At the time, the team was known as All-Star Racing and it was a far cry from the juggernaut it would eventually become. The team fielded just a single car and there were real concerns about the viability of the upstart first-year outfit owned by a Charlotte car dealer named Rick Hendrick.
Since then, Hendrick has become the most successful organization in NASCAR's history. Drivers under the Hendrick banner have won 11 Cup championships and 219 races.
The incredible highs have been accompanied by some painful lows, however.
It was at Martinsville where a plane crashed en route to the October 2004 race. Among the 10 people killed were Hendrick's brother, son, two nieces, the team's head engine builder and general manager.
Jimmie Johnson won the race that day. He was uninformed about the tragedy and told on his victory lap not to pull into the winner's circle and instead come down pit road and stop.
"We get to pit lane, and there are police officers standing around our cars, and I'm like ‘What in the world has happened?'" Johnson said. "Normally there are NASCAR officials not police officers. I walk through that from time to time. I hope to never ever go through anything like that again."
Since then, every visit to the half-mile track nestled in the foothills of the Blue Ridge Mountains has brought reflection. When Johnson woke up Friday and saw overcast conditions, his thoughts immediately turned to that fateful day.
But amidst the sorrow, there have been plenty of joyful moments as well.
Between them, Johnson and Jeff Gordon have 16 total Martinsville victories and have combined to win 11 of the last 19. And overall, Hendrick owns a track-best 21 victories with Geoff Bodine and Darrell Waltrip also recording wins for the owner.
It's without question where the organization's dominance is most pervasive.

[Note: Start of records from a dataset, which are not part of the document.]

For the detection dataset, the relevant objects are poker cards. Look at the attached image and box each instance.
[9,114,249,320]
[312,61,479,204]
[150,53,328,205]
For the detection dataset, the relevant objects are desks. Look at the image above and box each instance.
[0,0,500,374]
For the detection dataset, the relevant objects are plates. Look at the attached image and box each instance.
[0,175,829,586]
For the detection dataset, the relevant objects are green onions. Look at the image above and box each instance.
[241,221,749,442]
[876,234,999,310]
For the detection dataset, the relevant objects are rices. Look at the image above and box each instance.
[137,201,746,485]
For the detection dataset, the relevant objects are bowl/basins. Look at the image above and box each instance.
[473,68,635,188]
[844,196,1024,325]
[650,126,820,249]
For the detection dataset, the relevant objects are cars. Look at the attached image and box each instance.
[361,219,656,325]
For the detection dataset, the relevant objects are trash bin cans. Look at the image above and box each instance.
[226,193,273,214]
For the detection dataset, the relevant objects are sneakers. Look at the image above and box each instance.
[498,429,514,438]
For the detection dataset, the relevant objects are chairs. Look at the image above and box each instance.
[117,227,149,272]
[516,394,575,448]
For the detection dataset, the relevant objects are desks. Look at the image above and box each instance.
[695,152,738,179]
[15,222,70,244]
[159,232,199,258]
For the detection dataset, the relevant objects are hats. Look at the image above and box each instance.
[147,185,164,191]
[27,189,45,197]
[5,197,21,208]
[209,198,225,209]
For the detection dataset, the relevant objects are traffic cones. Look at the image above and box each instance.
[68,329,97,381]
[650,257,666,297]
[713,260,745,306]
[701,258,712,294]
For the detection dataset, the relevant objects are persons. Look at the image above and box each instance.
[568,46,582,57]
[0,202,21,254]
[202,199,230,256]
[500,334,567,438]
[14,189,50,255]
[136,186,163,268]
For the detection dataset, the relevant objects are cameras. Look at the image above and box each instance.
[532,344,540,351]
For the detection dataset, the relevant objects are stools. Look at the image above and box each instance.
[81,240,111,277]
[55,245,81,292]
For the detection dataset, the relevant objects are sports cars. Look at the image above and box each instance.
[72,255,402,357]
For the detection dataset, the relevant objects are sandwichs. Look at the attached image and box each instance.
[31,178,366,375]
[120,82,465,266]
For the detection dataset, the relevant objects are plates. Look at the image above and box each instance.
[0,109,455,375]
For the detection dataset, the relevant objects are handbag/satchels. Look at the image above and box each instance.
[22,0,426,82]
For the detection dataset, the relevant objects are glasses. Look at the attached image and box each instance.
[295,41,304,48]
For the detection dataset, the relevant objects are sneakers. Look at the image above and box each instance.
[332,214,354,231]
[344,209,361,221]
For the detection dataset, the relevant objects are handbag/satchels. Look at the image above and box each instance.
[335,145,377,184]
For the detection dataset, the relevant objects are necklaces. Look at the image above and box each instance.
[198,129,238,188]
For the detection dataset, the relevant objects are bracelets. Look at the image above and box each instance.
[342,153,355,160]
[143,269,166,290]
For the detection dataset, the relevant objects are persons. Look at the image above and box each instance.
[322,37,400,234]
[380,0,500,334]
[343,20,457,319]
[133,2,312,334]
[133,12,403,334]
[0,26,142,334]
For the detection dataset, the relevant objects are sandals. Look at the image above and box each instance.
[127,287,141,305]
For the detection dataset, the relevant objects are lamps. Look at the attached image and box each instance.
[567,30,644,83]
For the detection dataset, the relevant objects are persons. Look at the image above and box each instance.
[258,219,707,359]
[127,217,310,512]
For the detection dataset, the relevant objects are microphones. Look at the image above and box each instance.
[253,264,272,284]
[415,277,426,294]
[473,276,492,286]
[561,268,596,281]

"Obviously, with the plane crash there is a lot of motivation when we come to this race track," Johnson said. "... You can see how much it means to (Hendrick) to win here. It is a cool, amazing experience to go through ... But with all the emotion that you have here I think we are in a good place here.
"Absolutely we are sad that the aircraft went down and we lost everybody that was on the airplane, but I am finding today that there are a lot more happy stories as we are reflecting back."
That success is something Dale Earnhardt Jr. has long witnessed even before he joined Hendrick in 2008. He has seen firsthand how Johnson and Gordon navigate the tricky short track. Earnhardt would like to replicate the Martinsville magic his teammates have experienced and add a coveted Martinsville grandfather clock to his collection.
What also hasn't gone unnoticed by Earnhardt is how consistent Hendrick is on a yearly basis, not just at Martinsville, but on every track in the series. Earnhardt credits Hendrick's people skills and his ability to maximize everyone's potential as the reasons why he's won more championships and races than anyone else.
"It's been interesting to see how Hendrick Motorsports has progressed and changed and evolved," he said. "... Ever since really Jeff got there (in 1993) they have never fell off. They have always maintained their status as one of the top teams with a lot of growth and success.
"When you actually get to work there and get behind closed doors and see the influence that he has just on individuals. Everybody just pushes so hard to do something good every day. It makes everybody else's job that much easier. It's just good reflection of his influence on the company as a whole."